Ale jak ktoś chce - może za śmieszne pieniądze zamówić sobie CD audio - z okładkami i wszystkimi bajerami ..
Trent zrobił to dlatego że złodziejstwo wytwórni płytowych go wnerwiło.. Jakiś fagas z wytwórni - stwierdził że NIN ma tak wiernych fanów - że można ich strzyc jak barany z kasy - bo i tak zapłacą.. jak Trent to usłyszał - wnerwił się i pokazał wytwórni środkowy palec i dał swoje ostatnie nagrania do netu - za free..
W ubiegłym roku podobnie postąpił Radiohead. Można było sobie ściągnąć świeżutki album za kilka pensów..

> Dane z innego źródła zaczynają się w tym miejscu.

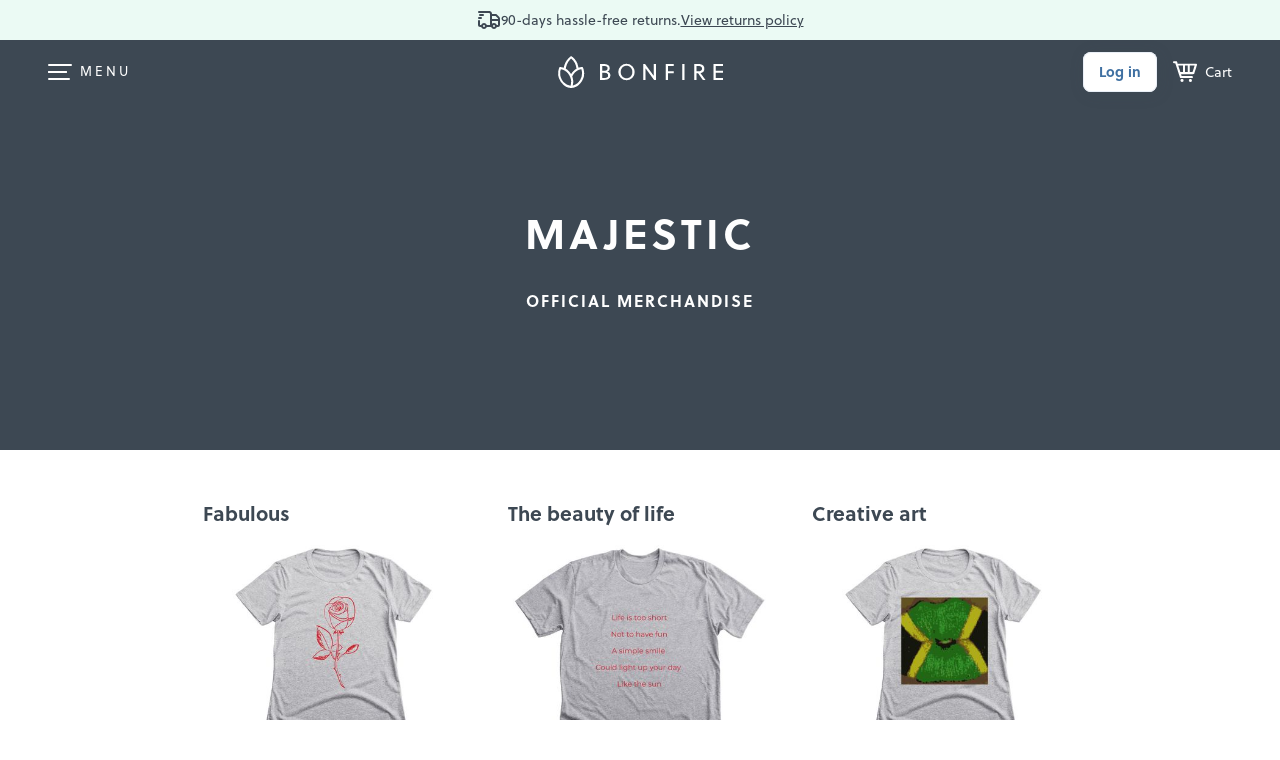

--- FILE ---
content_type: application/javascript
request_url: https://d2hrivdxn8ekm8.cloudfront.net/tag-manager/08373225-0fea-49bf-92d1-c92cdc83ee3a-latest.js
body_size: 6794
content:

var TatariXandrManager = /** @class */ (function () {
    function TatariXandrManager(xandrID, xandrGroups) {
        this.cookieTime = 30 * 24 * 60 * 60 * 1000; // 30 days
        this.cookieName = 'tatari-xandr-group';
        this.groups = 1; // Total number of test groups
        this.group = 1; // Selected test group
        this.xandrID = xandrID;
        // this is a xandr generated snippet
        // @ts-ignore
        // tslint:disable-next-line
        !function (e, i) { if (!e.pixie) {
            var n = e.pixie = function (e, i, a) { n.actionQueue.push({ action: e, actionValue: i, params: a }); };
            n.actionQueue = [];
            var a = i.createElement("script");
            a.async = !0, a.src = "//acdn.adnxs.com/dmp/up/pixie.js";
            var t = i.getElementsByTagName("head")[0];
            t.insertBefore(a, t.firstChild);
        } }(window, document);
        var pixie = window.pixie;
        pixie('init', this.xandrID);
        this.groups = parseInt(xandrGroups, 10);
        if (isNaN(this.groups)) {
            this.groups = 1;
        }
        if (this.groups > 1) {
            // We'll roll a new random group, then see if the cookie has
            // already assigned us one, and if so, use that value instead.
            var cookieGroup = Math.ceil(Math.random() * this.groups);
            var cookieText = this.getCookie(this.cookieName);
            if (cookieText) {
                var parsedCookie = parseInt(cookieText, 10);
                if (!isNaN(parsedCookie)) {
                    cookieGroup = parsedCookie;
                }
            }
            // `cookieGroup` is now either random for the first time, or
            // what we got out of `this.cookieName` - so we can commit to
            // the instance, and refresh the cookie
            this.group = cookieGroup;
            this.removeCookie(this.cookieName);
            this.createCookie(this.cookieName, ('' + this.group), this.cookieTime);
        }
    }
    TatariXandrManager.prototype.event = function (event) {
        // Xandr does not like underscores
        var cleanEvent = event.replace(/-|\s/g, '');
        var pixie = window.pixie;
        pixie('event', cleanEvent);
        // If the event was a pageview, and group assignments
        // are enabled, we also emit a group assignment event.
        if ((cleanEvent === 'PageView') && (this.groups > 1)) {
            pixie('event', ('group_' + this.group));
        }
    };
    TatariXandrManager.prototype.createCookie = function (cookieName, cookieValue, cookieExp) {
        var exp = '';
        var date = new Date();
        var domain = "domain=" + this.getDomain() + ";";
        date.setTime(date.getTime() + cookieExp);
        exp = "expires=" + date.toUTCString() + ";";
        document.cookie = cookieName + "=" + cookieValue + "; " + exp + " " + domain + " path=/";
        return cookieValue;
    };
    TatariXandrManager.prototype.getDomain = function () {
        var testCookieName = 'testTLD';
        var testCookie = testCookieName + "=test";
        var loc = document.location || { hostname: '' };
        var hostnames = loc.hostname.split('.');
        var domain = '';
        hostnames.some(function (_, i) {
            var testDomain = hostnames.slice(hostnames.length - i - 1).join('.');
            document.cookie = testCookie + ";domain=" + testDomain + ";";
            if (document.cookie.indexOf(testCookie) !== -1) {
                // found tld, remove cookie
                domain = testDomain;
                document.cookie = testCookieName + "=;domain=" + domain + ";expires=" + (new Date(0)).toUTCString() + ";";
                return true;
            }
        });
        return domain;
    };
    TatariXandrManager.prototype.getCookie = function (cookieName) {
        var name = cookieName + "=";
        var decodedCookie = decodeURIComponent(document.cookie);
        var ca = decodedCookie.split(';');
        for (var _i = 0, ca_1 = ca; _i < ca_1.length; _i++) {
            var c = ca_1[_i];
            while (c.charAt(0) === ' ') {
                c = c.substring(1);
            }
            if (c.indexOf(name) === 0) {
                return c.substring(name.length, c.length);
            }
        }
        return;
    };
    TatariXandrManager.prototype.removeCookie = function (cookieName) {
        var domain = this.getDomain();
        // delete cookie which doesn't specify domain
        document.cookie = cookieName + "=; Max-Age=-99999999; path=/";
        // delete cookie which does specify domain
        if (domain) {
            document.cookie = cookieName + "=; Max-Age=-99999999; domain=" + domain + "; path=/";
        }
    };
    return TatariXandrManager;
}());
window['TatariXandr'] = new TatariXandrManager('638ba07d-18bc-43ae-a866-7aac299db9e6', '1');

            try {
                (function (document, ttm) {
                    var ttmLibUrl = 'https://d2hrivdxn8ekm8.cloudfront.net/tag-manager/08373225-0fea-49bf-92d1-c92cdc83ee3a-additional-latest.js';
                    // first time running, mock FE
                    if (!ttm.version) {
                        window['ttm'] = ttm;
                        ttm['init'] = function (token) {
                            var defer = function (target, fn) {
                                // tslint:disable-next-line:only-arrow-functions
                                ttm[fn] = function () {
                                    target.push([fn].concat(Array.prototype.slice.call(arguments, 0)));
                                };
                            };
                            var functions = 'onTrack onPageview onIdentify'.split(' ');
                            functions.forEach(function (fn) {
                                defer(ttm, fn);
                            });
                            ttm['_i'] = token;
                        };
                        ttm['version'] = '1.0.0';
                        var script = document.createElement('script');
                        script.type = 'text/javascript';
                        script.async = true;
                        script.src = ttmLibUrl;
                        var firstScript = document.getElementsByTagName('script')[0];
                        firstScript.parentNode.insertBefore(script, firstScript);
                    }
                })(document, window['ttm'] || []);
            }
            catch (e) {
                console.log(e);
            }
            ttm.init('08373225-0fea-49bf-92d1-c92cdc83ee3a');
            (function(){
                var ref = window.document.getElementsByTagName('head')[0];
                var script = window.document.createElement('script');
                script.src = 'https://d2hrivdxn8ekm8.cloudfront.net/tracker-latest.min.js';
                script.async = true;
                ref.appendChild(script);
            })();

Myślę że to właśnie jest sposób na walkę z piractwem.
Olewanie koncernów i traktowanie słuchacza poważnie..
Nie przypuszczam żeby Trent czy Radiohead stracili na udostępnieniu swych nagrań za free... Myślę wręcz że przeciwnie..
Ktoś kto lubi mieć oryginał płyty na półce - najpierw ściągnie sobie na próbę mp3 a póżniej zapłaci za płytę CD..
No ale w Polsce nasze "gwiazdy" na taki pomysł jak Trent czy Radiohead nie wpadną..
Bo przeciez taki Feel czy Makowiecki - to wielkie gwiazdy są.. Każdy dżwięk wygenerowany przez nich jest na wagę złota czy platyny- nie to co jakiś tam NIN czy Radiohead..
Ciekawe że problem piractwa w Polsce nie dotyka ludzi robiących rzeczywiście sztukę..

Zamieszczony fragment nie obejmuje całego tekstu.